From the line containing "Between (x=8, y=155)" to the end of the listing, write out every line exactly; leave out everything else.

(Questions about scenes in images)
────────

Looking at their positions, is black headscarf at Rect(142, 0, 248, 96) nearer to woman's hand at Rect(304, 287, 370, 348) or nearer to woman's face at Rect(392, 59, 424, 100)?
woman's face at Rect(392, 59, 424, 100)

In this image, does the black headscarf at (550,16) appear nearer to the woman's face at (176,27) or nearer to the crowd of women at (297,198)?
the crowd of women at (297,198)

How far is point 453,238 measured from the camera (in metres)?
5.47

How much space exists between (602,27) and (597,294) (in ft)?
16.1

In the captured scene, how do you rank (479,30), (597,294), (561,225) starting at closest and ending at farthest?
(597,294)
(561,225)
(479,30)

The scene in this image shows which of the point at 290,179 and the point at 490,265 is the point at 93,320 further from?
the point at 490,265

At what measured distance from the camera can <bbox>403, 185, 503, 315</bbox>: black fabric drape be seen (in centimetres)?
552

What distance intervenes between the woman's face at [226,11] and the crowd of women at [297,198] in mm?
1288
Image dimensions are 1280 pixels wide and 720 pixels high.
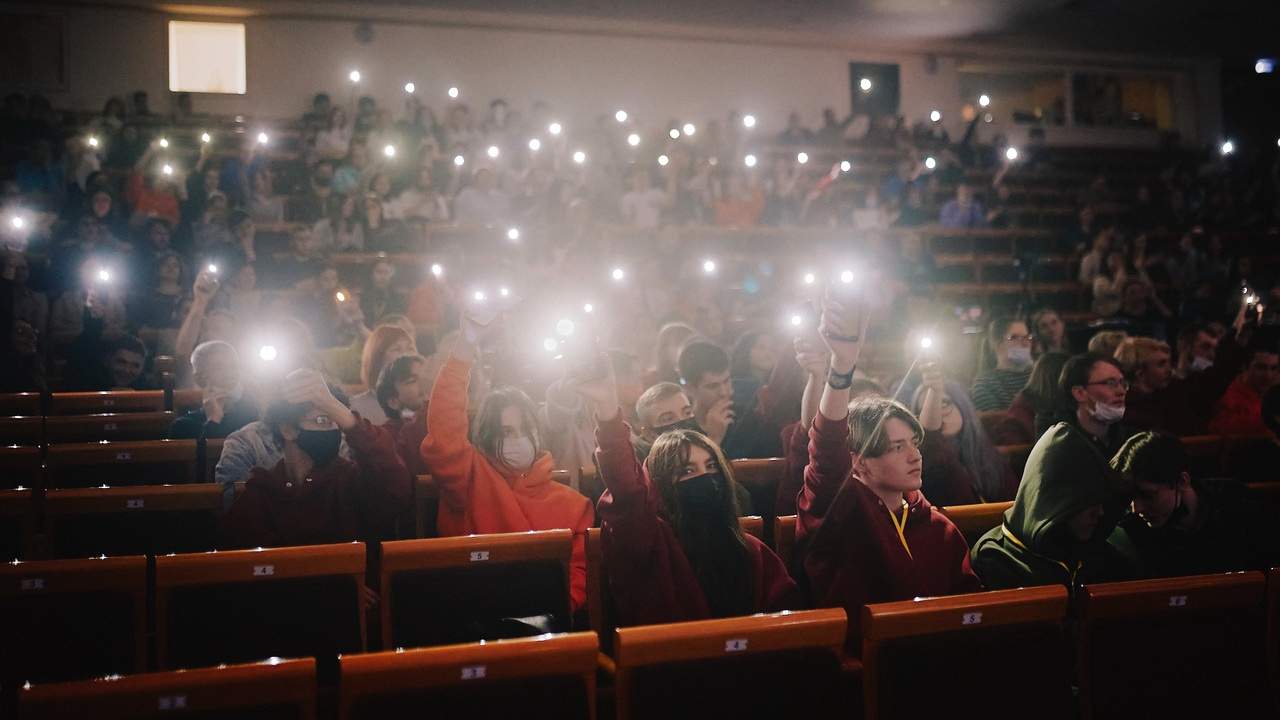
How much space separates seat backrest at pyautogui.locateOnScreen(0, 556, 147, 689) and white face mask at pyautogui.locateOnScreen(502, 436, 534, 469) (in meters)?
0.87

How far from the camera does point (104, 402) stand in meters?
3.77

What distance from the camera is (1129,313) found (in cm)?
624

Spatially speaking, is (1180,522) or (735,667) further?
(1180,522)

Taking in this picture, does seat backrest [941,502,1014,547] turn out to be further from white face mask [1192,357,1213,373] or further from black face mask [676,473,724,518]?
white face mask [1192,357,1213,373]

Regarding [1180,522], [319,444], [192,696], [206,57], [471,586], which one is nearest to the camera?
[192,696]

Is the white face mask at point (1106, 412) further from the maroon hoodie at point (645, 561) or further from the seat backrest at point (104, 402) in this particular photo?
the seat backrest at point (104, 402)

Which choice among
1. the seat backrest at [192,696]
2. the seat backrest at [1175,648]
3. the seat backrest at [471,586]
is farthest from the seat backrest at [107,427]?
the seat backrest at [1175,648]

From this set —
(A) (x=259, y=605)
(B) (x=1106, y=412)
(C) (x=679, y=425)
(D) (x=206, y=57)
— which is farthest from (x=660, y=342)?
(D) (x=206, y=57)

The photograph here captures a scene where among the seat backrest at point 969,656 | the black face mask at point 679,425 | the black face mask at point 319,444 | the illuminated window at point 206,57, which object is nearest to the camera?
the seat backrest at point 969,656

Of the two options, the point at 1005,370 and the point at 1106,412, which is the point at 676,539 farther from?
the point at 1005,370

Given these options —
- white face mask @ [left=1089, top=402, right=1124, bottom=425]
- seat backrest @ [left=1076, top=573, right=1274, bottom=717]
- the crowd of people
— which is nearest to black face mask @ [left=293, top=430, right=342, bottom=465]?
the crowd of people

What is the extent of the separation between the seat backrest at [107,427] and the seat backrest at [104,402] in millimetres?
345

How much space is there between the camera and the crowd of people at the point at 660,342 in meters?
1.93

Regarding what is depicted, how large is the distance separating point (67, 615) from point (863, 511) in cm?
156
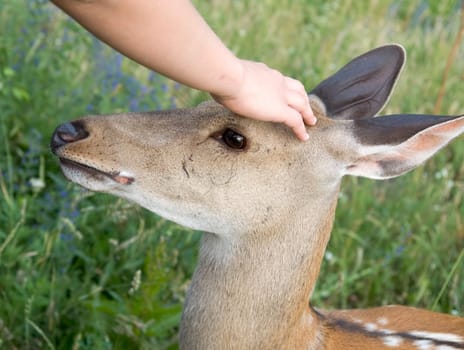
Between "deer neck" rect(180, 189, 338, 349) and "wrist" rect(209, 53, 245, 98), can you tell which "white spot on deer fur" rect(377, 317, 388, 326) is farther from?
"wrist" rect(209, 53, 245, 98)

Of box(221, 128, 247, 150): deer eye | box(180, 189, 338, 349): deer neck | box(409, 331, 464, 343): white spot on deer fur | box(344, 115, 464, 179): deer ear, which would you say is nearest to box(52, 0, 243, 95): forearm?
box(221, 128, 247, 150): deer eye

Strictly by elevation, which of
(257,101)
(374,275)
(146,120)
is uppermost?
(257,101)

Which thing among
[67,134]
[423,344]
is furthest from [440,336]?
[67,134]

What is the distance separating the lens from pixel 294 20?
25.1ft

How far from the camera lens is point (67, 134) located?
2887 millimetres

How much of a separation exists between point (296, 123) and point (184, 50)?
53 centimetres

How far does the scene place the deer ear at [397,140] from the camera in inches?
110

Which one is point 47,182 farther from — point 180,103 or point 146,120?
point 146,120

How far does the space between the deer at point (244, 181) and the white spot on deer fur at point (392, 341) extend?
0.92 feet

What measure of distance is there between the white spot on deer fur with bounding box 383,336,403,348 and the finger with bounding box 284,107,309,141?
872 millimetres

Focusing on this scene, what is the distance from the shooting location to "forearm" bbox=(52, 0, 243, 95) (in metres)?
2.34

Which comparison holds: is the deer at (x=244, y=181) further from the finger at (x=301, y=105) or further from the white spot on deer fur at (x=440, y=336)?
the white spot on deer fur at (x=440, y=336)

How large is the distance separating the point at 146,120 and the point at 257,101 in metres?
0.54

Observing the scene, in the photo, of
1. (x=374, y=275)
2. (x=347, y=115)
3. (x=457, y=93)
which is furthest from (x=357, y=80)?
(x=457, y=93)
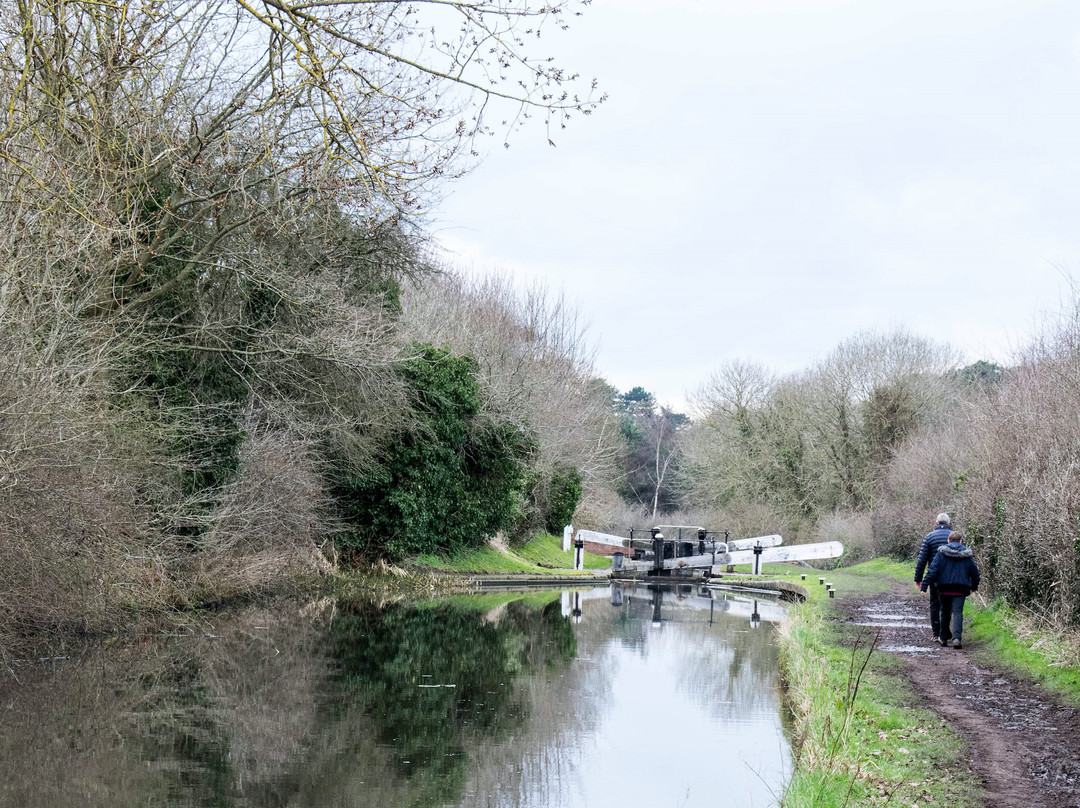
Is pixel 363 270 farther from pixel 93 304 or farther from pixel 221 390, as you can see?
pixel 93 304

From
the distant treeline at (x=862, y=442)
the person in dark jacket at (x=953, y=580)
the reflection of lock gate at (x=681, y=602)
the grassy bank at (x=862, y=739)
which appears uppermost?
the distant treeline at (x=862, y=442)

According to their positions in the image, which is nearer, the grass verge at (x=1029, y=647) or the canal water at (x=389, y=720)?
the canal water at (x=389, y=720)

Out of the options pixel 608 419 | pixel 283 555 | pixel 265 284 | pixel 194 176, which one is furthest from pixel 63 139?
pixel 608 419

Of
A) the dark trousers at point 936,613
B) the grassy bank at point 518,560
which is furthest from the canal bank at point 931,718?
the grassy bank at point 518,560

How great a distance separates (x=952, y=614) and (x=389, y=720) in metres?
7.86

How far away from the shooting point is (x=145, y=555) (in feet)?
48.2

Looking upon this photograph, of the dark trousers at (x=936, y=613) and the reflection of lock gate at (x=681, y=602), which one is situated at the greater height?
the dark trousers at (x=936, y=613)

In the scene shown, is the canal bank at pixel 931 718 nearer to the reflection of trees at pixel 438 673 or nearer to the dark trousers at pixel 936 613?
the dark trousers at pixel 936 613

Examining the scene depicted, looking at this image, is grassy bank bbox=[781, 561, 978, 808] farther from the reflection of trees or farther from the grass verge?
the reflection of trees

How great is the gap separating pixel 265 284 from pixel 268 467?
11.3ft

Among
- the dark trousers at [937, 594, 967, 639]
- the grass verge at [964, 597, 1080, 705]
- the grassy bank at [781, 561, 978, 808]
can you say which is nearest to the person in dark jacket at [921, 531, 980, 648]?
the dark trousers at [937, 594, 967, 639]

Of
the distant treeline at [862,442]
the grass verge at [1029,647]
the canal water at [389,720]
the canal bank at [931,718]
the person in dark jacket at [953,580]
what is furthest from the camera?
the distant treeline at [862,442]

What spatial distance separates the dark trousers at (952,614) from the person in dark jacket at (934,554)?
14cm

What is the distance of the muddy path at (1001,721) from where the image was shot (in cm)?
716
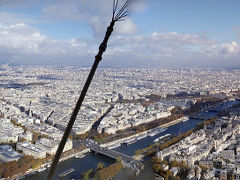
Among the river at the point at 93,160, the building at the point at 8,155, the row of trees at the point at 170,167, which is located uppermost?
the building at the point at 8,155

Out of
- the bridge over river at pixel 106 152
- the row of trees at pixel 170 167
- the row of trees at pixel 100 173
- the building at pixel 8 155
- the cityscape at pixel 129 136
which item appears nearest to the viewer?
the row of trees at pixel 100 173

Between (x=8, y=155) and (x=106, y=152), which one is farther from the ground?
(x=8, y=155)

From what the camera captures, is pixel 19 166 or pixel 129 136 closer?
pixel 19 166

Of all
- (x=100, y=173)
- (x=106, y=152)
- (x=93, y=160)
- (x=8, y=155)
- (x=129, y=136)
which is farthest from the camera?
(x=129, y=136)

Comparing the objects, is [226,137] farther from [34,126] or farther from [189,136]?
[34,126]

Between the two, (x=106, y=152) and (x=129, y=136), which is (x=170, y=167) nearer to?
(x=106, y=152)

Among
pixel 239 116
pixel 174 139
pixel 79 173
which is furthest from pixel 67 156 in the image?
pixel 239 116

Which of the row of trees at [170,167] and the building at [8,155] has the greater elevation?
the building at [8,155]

────────

* Solution below *
Between (x=8, y=155) and (x=106, y=152), which one is farther from the ground?
(x=8, y=155)

From what the camera captures, is pixel 19 166 or pixel 129 136 closer?
pixel 19 166

Of all
- (x=100, y=173)
- (x=106, y=152)
- (x=93, y=160)
- (x=8, y=155)
- (x=129, y=136)
which is farthest from the camera?
(x=129, y=136)

Comparing the objects, is [226,137] farther from [34,126] or farther from [189,136]?
[34,126]

Between the two, (x=106, y=152) and (x=129, y=136), which is (x=170, y=167) nearer to?
(x=106, y=152)

Among
pixel 239 116
pixel 174 139
pixel 79 173
which is furthest from pixel 67 156 in the image?
pixel 239 116

Which of the row of trees at [170,167] and the building at [8,155] has the greater elevation?
the building at [8,155]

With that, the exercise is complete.